Reputation: 43
I apologize if this question has been asked, I'm having trouble putting it into words.
I've been asked to filter out rows in a query where text from one field is contained in another field. An example would probably explain it better:
Column_1 Column_2
Low Static Static
Static Static
Static Clear
Static
Very Low Freq Freq
The result of the query should return only rows 3 and 4, since rows 1, 2, and 5 contain strings that are similar. Right now, I have the following condition:
WHERE
((Column_2 NOT LIKE '%' || Column_1 || '%')
OR (Column_1 NOT LIKE '%' || Column_2 || '%' OR Column_1 IS NULL))
However, it's returning rows 1, 3, 4, and 5 when I want to only return rows 3 and 4. This is just example data, my actual dataset contains many different text strings in columns 1 and 2, so I can't just write specific case statements to exlcude certain instances where the columns are similar.

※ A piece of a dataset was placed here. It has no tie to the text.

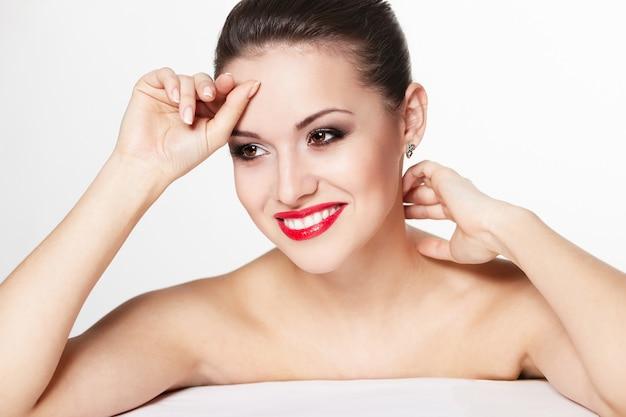 Nahaufnahmeporträt des sexy lächelnden kaukasischen jungen frauenmodells mit glamourösen roten lippen, hellem make-up, augenpfeil-make-up, reinem teint. perfekt saubere haut. weiße zähne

Maybe this just isn't possible, since I'm unable to define a string as something contained within 2 spaces, while at the same time taking into consideration cases where there are no spaces?
Thanks
Upvotes: 3
Views: 19267
Reputation: 20842
The approach you are going with is going to do full table scans so it wont scale as the table grows. If you want to implement a more efficient solution (without using Oracle large text indexing) that will use an index, use a function based index to pre-calculate the columns common substrings.
Using INSTR() you can find whether a column is a substring of another column, and return a score for that. 0 means no match.
create index ix_t_score on t (instr(nvl(column_1,' '), nvl(column_2, ' ')),
instr(nvl(column_2,' '), nvl(column_1, ' ')));
Now write the query such that it allows Oracle to use the indexes.
-- Find rows that don't have common strings
select * from t
where instr(nvl(column_1, ' '), nvl(column_2, ' ')) = 0 and
instr(nvl(column_2, ' '), nvl(column_1, ' ')) = 0;
-- Find rows that do
select * from t
where instr(nvl(column_1, ' '), nvl(column_2, ' ')) > 0 or
instr(nvl(column_2, ' '), nvl(column_1, ' ')) > 0;
set autotrace on
Execution Plan
----------------------------------------------------------
Plan hash value: 4100696360
---------------------------------------------------------------------------------
| Id | Operation | Name | Rows | Bytes | Cost (%CPU)| Time |
---------------------------------------------------------------------------------
| 0 | SELECT STATEMENT | | 1 | 22 | 2 (0)| 00:00:01 |
| 1 | SORT AGGREGATE | | 1 | 22 | | |
|* 2 | INDEX RANGE SCAN| IX_T_SCORE | 1 | 22 | 2 (0)| 00:00:01 |
---------------------------------------------------------------------------------
Predicate Information (identified by operation id):
---------------------------------------------------
2 - access(INSTR(NVL("COLUMN_1",' '),NVL("COLUMN_2",' '))=0 AND
INSTR(NVL("COLUMN_2",' '),NVL("COLUMN_1",' '))=0)
You can simplify it by creating a deterministic stored procedure / function to return a score, and the SQL becomes much simpler than the above. The use of NVL() is to take care of columns with nulls.
Upvotes: 1
Reputation: 1269853
For your expression, I think you want and
rather than or
:
WHERE ((Column_2 NOT LIKE '%' || Column_1 || '%') AND
(Column_1 NOT LIKE '%' || Column_2 || '%' OR Column_1 IS NULL)
)
You need for both conditions to be true. You might find the logic easier to follow as:
WHERE NOT (Column_2 LIKE '%' || Column_1 || '%' OR
Column_1 LIKE '%' || Column_2 || '%'
)
Upvotes: 3